Thursday, September 29, 2022

Pelee Melee

Rusty Blackbird Euphagus carolinus

Belted Kingfisher Megaceryle alcyon

Belted Kingfisher Megaceryle alcyon

Belted Kingfisher Megaceryle alcyon

Ruby-throated Hummingbird Archilochus colubris

Ruby-throated Hummingbird Archilochus colubris
(oddly-marked about the head, I thought)

Palm Warbler Setophaga palmarum

Hermit Thrush Catharus guttatus

Sanderling Calidris alba with
Ring-billed Gull Larus delawarensis

Lesser Black-backed Gulls Larus fuscus
(and friends)

Monarch Danaus plexippus

Woodland Nature Trail


The Tip

I was briefly the southernmost person in mainland Canada


The Zissou, at the Tip





Dan tries The Zissou



The Marsh Boardwalk








Point Pelee National Park, Ontario, September 26, 2022

  Dan and I have been planning to go to Point Pelee together for a very long time. We most recently had a trip planned and booked in 2016, but it was scuppered at the last minute. So when Dan got access to his brother’s fancy car and some time off, we jumped on the opportunity. Life is short, after all. The trip wasn’t solely a birding trip, as there were many side quests to complete, but Pelee was the destination, in my mind. We only had a day there, which was definitely not enough.
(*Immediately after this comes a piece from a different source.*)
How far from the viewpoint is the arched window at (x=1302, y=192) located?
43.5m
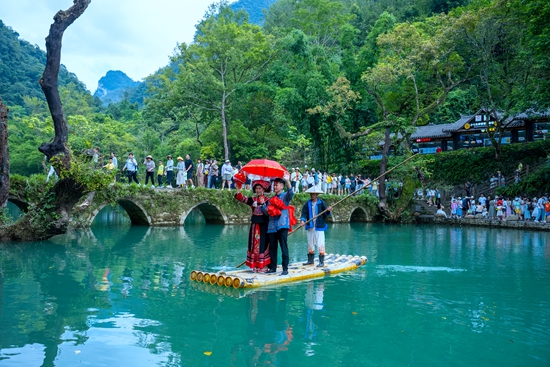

While I felt like I could have birded for weeks there, it was awesome to finally get a feel for the legendary birding location. There will definitely be a return trip at some point.

  The morning started off slowly in the Woodland Nature Trail at dawn, with faint calls from reticent birds barely audible over the deafening winds. Things picked up when we turned back north and got into some of the swampier, more open bits.

  Among the Spotted Touch-me-nots, we had an oddly-marked Ruby-throated Hummingbird. It had white markings on its forehead, and a dark stripe in the middle of its throat. I’m guessing the white was possibly pollen, and the throat markings were just some vestigial breeding plumage.

  The next spot we birded was the Tip, which we reached via a train-truck shuttle thing. It was neat to be the southernmost human in mainland Canada, if only for a few moments. The wind at the Tip was a marvellous, brutal, soul-cleansing onslaught, and it was hard to stand up straight against its power.

  Several Lesser Black-backed Gulls were seen tucked in among the more common gulls there, a long-awaited lifer. Sanderlings darted between the roosting gulls, using them for shelter from the wind. There were thin warbler ripples at the Sparrow Field Footpath, and back along the beach. Monarchs were found clumped up on trees at the Tip, clinging on tenaciously with their powerful little…feet? Paws? Talons?

  The last spot we birded at Pelee was the Marsh Boardwalk. At the boardwalk’s conclusion, we ran into a small squadron of Rusty Blackbirds. We got great looks at the much-declining species, as they skulked in the low vegetation. Lovely birds.

  Near the parking lot at the marsh, I had the misfortune of encountering the rudest birder ever. As we crossed paths, I quietly gave her a standard birder greeting: “See anything interesting this morning?” She hissed “BIRDS!” at me, then turned away like I’d slapped her, made some confusing and dismissive arm gestures at me, then loped away in a huff. Maybe I ran into a famous ‘local character,’ who knows.

  The Pelee day ended with 57-ish species (9 warbler sp.), and a vow to return.